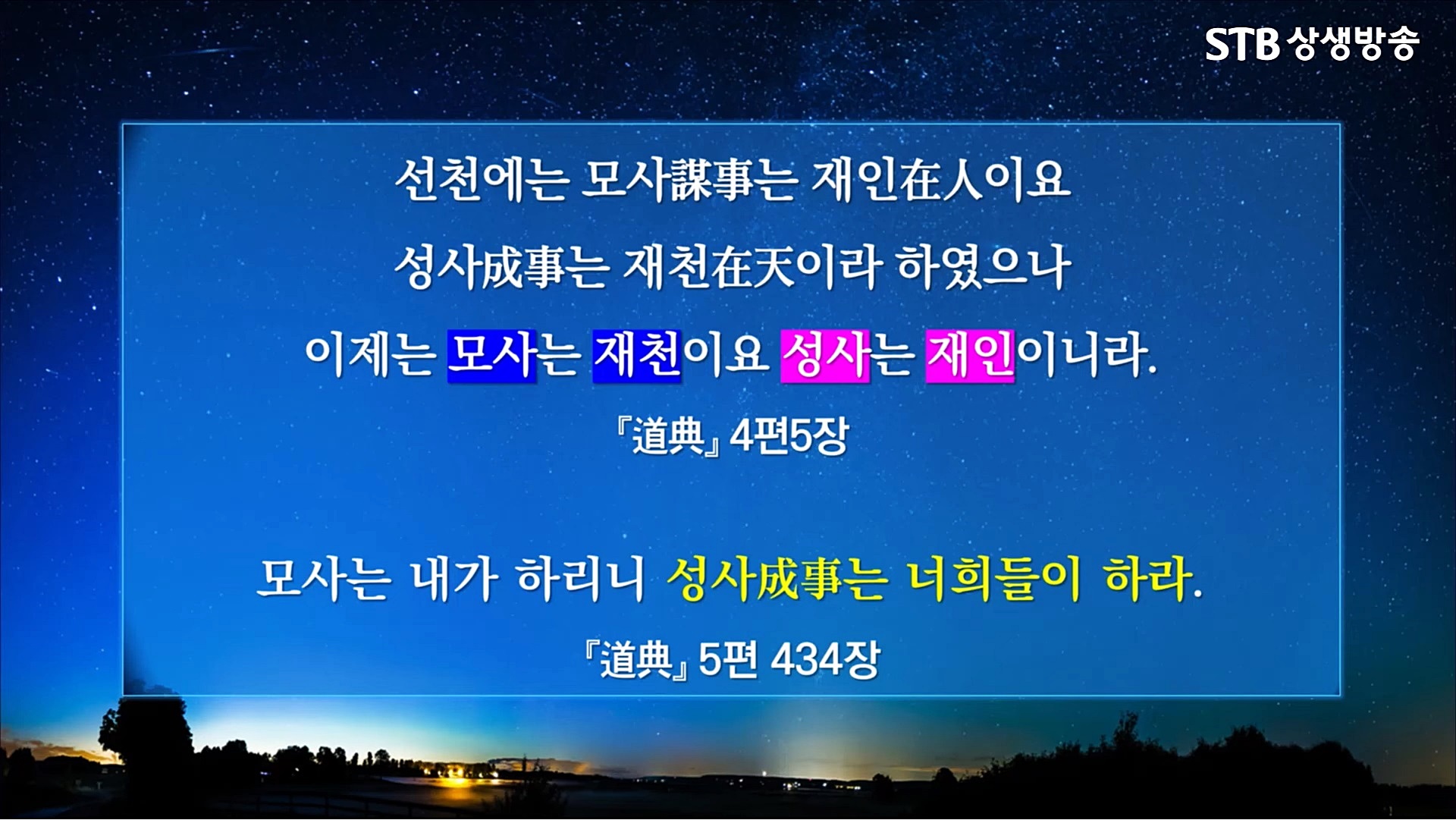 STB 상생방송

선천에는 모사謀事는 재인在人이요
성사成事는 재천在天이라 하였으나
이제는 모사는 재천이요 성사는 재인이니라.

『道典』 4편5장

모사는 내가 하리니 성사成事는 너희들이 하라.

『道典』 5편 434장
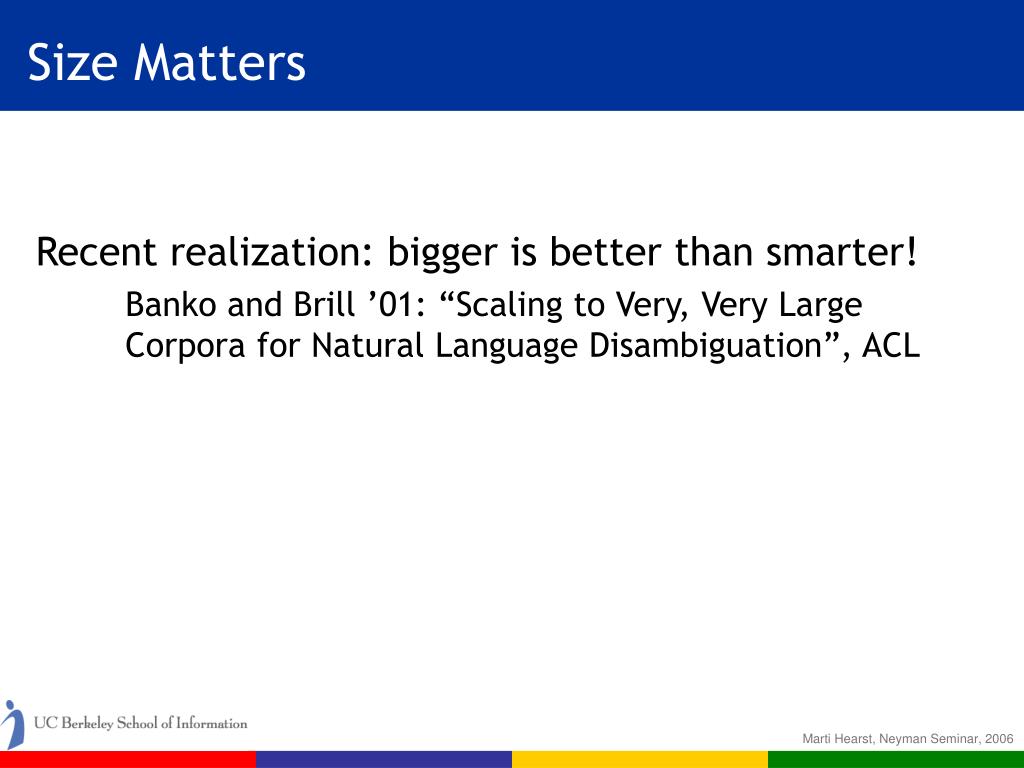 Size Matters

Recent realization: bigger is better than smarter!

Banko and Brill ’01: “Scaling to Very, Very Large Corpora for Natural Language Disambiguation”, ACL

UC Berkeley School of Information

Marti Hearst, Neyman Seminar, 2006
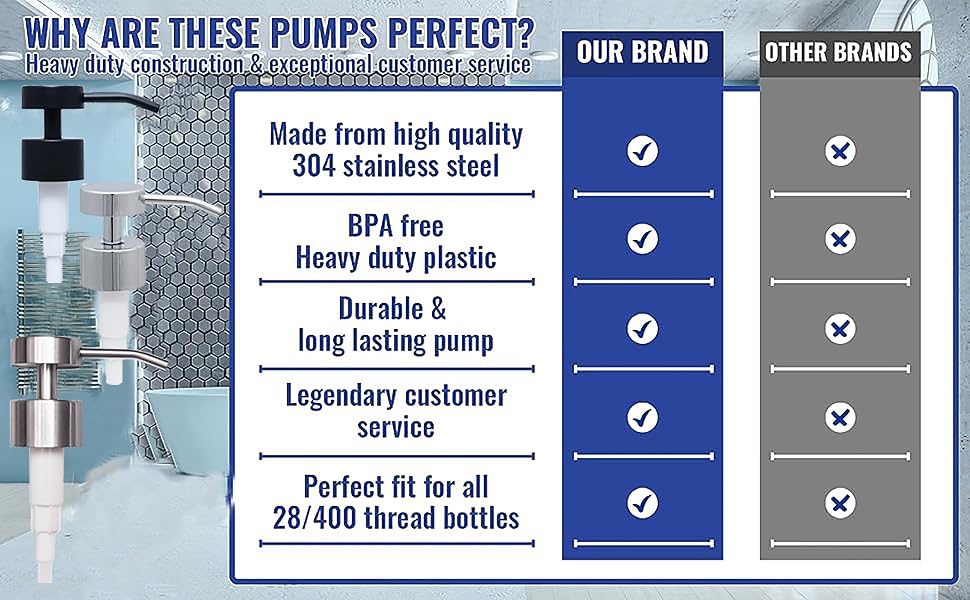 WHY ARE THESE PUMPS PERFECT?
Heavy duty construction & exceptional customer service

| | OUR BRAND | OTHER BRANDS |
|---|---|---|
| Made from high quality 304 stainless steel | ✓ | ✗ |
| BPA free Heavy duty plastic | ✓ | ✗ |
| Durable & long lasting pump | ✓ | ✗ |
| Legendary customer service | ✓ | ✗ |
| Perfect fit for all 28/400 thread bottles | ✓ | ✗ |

···

Images must not appear; print each record precisely as it reads.

Written solution:
 STB 상생방송

선천에는 모사謀事는 재인在人이요
성사成事는 재천在天이라 하였으나
이제는 모사는 재천이요 성사는 재인이니라.

『道典』 4편5장

모사는 내가 하리니 성사成事는 너희들이 하라.

『道典』 5편 434장
 Size Matters

Recent realization: bigger is better than smarter!

Banko and Brill ’01: “Scaling to Very, Very Large Corpora for Natural Language Disambiguation”, ACL

UC Berkeley School of Information

Marti Hearst, Neyman Seminar, 2006
 WHY ARE THESE PUMPS PERFECT?
Heavy duty construction & exceptional customer service

| | OUR BRAND | OTHER BRANDS |
|---|---|---|
| Made from high quality 304 stainless steel | ✓ | ✗ |
| BPA free Heavy duty plastic | ✓ | ✗ |
| Durable & long lasting pump | ✓ | ✗ |
| Legendary customer service | ✓ | ✗ |
| Perfect fit for all 28/400 thread bottles | ✓ | ✗ |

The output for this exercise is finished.